* **Your assignment**
Among the entries, which lines carry the string "site"? Copy each of them.

* **Supplied records**
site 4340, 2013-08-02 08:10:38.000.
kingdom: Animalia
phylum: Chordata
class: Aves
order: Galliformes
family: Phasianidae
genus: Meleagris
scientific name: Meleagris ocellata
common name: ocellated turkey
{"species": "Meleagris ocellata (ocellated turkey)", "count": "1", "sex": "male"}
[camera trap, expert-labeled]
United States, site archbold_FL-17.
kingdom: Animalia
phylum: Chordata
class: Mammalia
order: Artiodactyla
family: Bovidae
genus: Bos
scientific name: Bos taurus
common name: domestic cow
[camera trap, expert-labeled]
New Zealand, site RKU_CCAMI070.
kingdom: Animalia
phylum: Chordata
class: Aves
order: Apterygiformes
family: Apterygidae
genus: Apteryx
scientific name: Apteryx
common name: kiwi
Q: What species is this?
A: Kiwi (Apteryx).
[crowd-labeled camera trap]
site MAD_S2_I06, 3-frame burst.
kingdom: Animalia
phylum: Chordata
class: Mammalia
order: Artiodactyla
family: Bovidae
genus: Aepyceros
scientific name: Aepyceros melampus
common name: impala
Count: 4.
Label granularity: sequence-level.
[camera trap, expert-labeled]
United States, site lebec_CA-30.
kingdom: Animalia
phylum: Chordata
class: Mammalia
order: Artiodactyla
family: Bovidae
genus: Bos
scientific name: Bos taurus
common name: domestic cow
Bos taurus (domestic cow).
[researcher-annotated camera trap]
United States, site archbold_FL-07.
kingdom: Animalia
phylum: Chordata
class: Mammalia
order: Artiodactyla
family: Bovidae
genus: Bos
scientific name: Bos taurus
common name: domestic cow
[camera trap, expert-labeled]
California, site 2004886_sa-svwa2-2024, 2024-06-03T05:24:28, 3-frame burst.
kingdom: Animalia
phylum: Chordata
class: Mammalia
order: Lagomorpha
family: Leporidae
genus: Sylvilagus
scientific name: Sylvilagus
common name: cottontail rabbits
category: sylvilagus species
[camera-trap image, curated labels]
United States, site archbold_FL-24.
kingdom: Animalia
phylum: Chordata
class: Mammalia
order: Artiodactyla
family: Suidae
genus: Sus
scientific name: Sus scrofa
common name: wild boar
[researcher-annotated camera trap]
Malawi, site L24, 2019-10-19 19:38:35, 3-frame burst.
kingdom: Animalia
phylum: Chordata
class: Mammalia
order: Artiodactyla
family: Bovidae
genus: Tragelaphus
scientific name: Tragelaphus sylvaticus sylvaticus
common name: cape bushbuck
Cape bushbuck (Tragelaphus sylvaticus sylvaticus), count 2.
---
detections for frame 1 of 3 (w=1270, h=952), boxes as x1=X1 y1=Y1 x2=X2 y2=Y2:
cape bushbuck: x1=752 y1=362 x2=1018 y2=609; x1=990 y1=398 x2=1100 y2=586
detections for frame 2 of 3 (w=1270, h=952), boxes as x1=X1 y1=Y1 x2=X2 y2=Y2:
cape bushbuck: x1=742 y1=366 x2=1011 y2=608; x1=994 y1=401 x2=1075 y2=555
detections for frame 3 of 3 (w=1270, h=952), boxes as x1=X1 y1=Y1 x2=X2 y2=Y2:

* **Response box**
site 4340, 2013-08-02 08:10:38.000.
United States, site archbold_FL-17.
New Zealand, site RKU_CCAMI070.
site MAD_S2_I06, 3-frame burst.
United States, site lebec_CA-30.
United States, site archbold_FL-07.
California, site 2004886_sa-svwa2-2024, 2024-06-03T05:24:28, 3-frame burst.
United States, site archbold_FL-24.
Malawi, site L24, 2019-10-19 19:38:35, 3-frame burst.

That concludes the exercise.